● **WORK TO BE COMPLETED**
Return everything in the gap insurance thread from "As the title" down to "(Mar 27, 2012)", copied word for word.

● **SOURCE EXCERPT**
** start **
# Gap insurance company in liquidation



## Risdale (Nov 6, 2015)

As the title says he company I purchased gap insurance from is being liquidated which leaves me with a bit of a sticky wicket... You can only take out gap when you buy the car what am I meant to do now? From what the letter says I won't even be receiving any dividend of my money back despite the fact I was only a year into my policy...

Anyone got any advice on how to proceed?


----------



## Kerr (Mar 27, 2012)

If you paid with your credit card you could claim off of them. As a creditor you'll be lucky to get anything back from the company. 

Is it the broker or the insurance company that has gone bust? What company?


----------



## tosh (Dec 30, 2005)

You may still be covered for gap if the insurance company was part of the FSCS guarantee scheme.


----------



## JoeyJoeJo (Jan 3, 2014)

The FSCS covers insurers too, check i there's any coverage there


----------



## Mr Kirk (Sep 26, 2016)

Which company?


----------



## Maxtor (Feb 23, 2007)

Mr Kirk said:


> Which company?


That is just what I was typing. :thumb:

Enterprise insurance went bust a month or so ago and it left me to find a new policy. :wall:


----------



## BillyT (Jun 22, 2008)

Everytime i take out car insurance they ask me if i want to take out Gap.
I would say you will have no problem there.
Sorry to hear about what happened.


----------



## Shiny (Apr 23, 2007)
** end **
● **DATA**
** start **
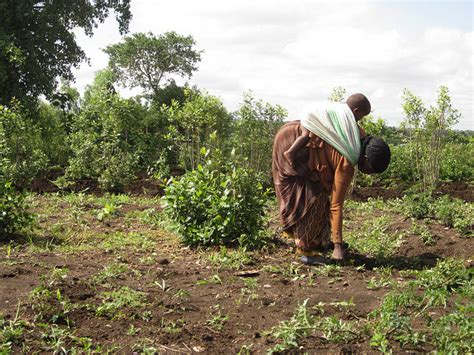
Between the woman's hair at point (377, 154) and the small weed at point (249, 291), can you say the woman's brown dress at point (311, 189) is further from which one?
the small weed at point (249, 291)

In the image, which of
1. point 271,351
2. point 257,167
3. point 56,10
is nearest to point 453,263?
point 271,351

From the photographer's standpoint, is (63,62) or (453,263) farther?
(63,62)

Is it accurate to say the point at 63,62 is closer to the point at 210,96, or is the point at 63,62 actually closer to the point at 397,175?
the point at 210,96

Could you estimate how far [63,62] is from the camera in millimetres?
18234

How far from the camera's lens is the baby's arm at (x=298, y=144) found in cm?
540

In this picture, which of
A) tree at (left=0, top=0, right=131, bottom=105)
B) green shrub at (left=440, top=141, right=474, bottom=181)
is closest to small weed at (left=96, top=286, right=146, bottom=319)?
green shrub at (left=440, top=141, right=474, bottom=181)

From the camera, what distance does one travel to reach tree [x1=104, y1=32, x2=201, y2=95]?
25.6 m

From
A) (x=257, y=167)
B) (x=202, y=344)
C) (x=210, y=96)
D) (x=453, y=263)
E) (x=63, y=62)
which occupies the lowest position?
(x=202, y=344)

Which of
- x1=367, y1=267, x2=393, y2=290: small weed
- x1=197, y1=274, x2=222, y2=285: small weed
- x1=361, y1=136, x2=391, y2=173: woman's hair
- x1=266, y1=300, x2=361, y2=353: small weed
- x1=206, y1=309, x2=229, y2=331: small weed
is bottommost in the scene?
x1=206, y1=309, x2=229, y2=331: small weed

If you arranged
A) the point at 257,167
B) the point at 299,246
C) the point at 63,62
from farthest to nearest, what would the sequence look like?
the point at 63,62
the point at 257,167
the point at 299,246

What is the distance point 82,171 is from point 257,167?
11.3 ft

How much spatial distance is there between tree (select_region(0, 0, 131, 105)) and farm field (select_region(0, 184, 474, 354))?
9.79m

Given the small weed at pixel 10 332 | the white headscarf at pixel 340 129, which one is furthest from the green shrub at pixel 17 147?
the small weed at pixel 10 332

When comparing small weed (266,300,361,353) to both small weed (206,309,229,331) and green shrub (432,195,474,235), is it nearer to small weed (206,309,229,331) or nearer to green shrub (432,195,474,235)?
small weed (206,309,229,331)
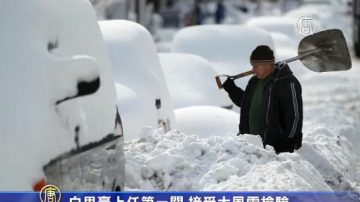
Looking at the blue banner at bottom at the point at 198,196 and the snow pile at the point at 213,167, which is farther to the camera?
the snow pile at the point at 213,167

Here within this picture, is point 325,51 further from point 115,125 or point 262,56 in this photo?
point 115,125

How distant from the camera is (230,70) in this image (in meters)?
11.2

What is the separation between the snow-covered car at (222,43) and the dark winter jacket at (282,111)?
16.5 feet

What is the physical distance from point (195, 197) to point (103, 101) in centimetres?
72

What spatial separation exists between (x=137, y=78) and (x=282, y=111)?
1.92 m

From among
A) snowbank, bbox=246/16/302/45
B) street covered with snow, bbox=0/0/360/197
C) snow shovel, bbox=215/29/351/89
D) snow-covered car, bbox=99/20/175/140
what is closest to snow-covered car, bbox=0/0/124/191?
street covered with snow, bbox=0/0/360/197

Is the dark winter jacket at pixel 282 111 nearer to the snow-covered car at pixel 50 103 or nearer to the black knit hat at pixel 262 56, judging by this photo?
the black knit hat at pixel 262 56

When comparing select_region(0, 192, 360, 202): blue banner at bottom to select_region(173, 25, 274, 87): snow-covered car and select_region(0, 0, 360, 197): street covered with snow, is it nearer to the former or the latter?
select_region(0, 0, 360, 197): street covered with snow

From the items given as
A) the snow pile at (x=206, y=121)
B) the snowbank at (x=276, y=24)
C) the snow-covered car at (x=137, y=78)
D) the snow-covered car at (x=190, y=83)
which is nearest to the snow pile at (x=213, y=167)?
the snow-covered car at (x=137, y=78)

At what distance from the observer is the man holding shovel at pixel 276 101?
6.22m

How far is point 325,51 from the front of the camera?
6.73m

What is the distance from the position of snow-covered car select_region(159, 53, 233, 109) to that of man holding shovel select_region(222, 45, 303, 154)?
3.36 metres

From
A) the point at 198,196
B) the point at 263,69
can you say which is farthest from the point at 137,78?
the point at 198,196

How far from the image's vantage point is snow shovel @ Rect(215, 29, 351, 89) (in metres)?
6.70
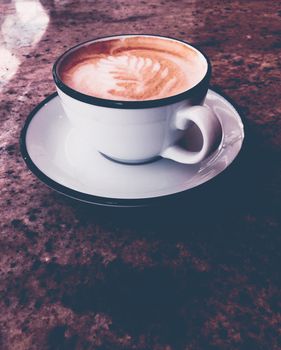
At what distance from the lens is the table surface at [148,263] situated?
0.35 metres

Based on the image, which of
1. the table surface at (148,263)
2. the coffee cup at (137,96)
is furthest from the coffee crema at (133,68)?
the table surface at (148,263)

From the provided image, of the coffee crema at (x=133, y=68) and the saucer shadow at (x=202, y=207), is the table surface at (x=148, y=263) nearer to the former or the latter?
the saucer shadow at (x=202, y=207)

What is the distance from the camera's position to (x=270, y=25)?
3.10 ft

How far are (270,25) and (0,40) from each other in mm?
690

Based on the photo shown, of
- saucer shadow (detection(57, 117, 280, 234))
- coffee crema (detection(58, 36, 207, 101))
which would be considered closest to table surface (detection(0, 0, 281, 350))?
saucer shadow (detection(57, 117, 280, 234))

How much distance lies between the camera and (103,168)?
496mm

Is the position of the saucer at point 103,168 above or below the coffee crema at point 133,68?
below

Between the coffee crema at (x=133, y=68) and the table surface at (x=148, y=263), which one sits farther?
the coffee crema at (x=133, y=68)

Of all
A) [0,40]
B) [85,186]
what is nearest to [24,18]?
Result: [0,40]

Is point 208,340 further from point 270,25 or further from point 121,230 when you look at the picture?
point 270,25

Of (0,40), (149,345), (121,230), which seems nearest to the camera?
(149,345)

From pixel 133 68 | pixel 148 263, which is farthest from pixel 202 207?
pixel 133 68

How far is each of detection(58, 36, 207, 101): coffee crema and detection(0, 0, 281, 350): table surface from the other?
145mm

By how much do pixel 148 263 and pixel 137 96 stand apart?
226mm
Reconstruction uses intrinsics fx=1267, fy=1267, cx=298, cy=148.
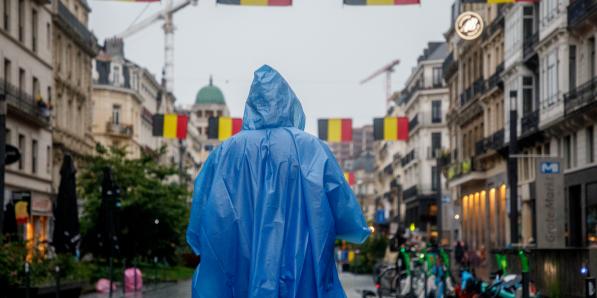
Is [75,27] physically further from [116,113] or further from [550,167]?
[116,113]

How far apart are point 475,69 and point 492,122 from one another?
670 cm

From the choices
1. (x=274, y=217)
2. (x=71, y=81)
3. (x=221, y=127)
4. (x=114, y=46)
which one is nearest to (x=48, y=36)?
(x=71, y=81)

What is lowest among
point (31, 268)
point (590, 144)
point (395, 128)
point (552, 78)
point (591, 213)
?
point (31, 268)

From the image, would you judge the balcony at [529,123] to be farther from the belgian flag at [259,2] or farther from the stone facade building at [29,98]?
the belgian flag at [259,2]

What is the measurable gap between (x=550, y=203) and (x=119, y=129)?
70.1m

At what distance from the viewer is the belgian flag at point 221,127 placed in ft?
142

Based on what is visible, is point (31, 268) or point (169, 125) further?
point (169, 125)

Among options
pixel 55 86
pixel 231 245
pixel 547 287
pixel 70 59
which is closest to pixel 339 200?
pixel 231 245

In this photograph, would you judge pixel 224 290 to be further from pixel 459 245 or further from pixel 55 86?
pixel 55 86

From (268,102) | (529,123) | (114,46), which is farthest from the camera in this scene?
(114,46)

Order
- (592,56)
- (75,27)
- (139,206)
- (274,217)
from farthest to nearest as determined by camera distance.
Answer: (75,27)
(139,206)
(592,56)
(274,217)

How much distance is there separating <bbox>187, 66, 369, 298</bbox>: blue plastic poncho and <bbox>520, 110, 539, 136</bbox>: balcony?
44541 mm

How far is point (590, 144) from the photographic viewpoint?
4356 centimetres

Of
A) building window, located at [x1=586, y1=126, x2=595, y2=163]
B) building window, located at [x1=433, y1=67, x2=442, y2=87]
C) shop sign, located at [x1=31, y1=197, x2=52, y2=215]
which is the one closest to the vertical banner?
building window, located at [x1=586, y1=126, x2=595, y2=163]
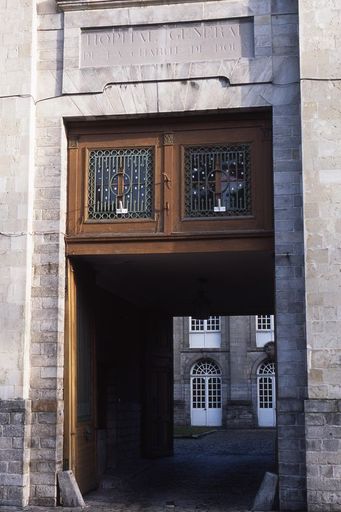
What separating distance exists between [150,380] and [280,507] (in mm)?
7441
** end **
● **TASK RESULT**
As the title says he company I purchased gap insurance from is being liquidated which leaves me with a bit of a sticky wicket... You can only take out gap when you buy the car what am I meant to do now? From what the letter says I won't even be receiving any dividend of my money back despite the fact I was only a year into my policy...

Anyone got any advice on how to proceed?


----------



## Kerr (Mar 27, 2012)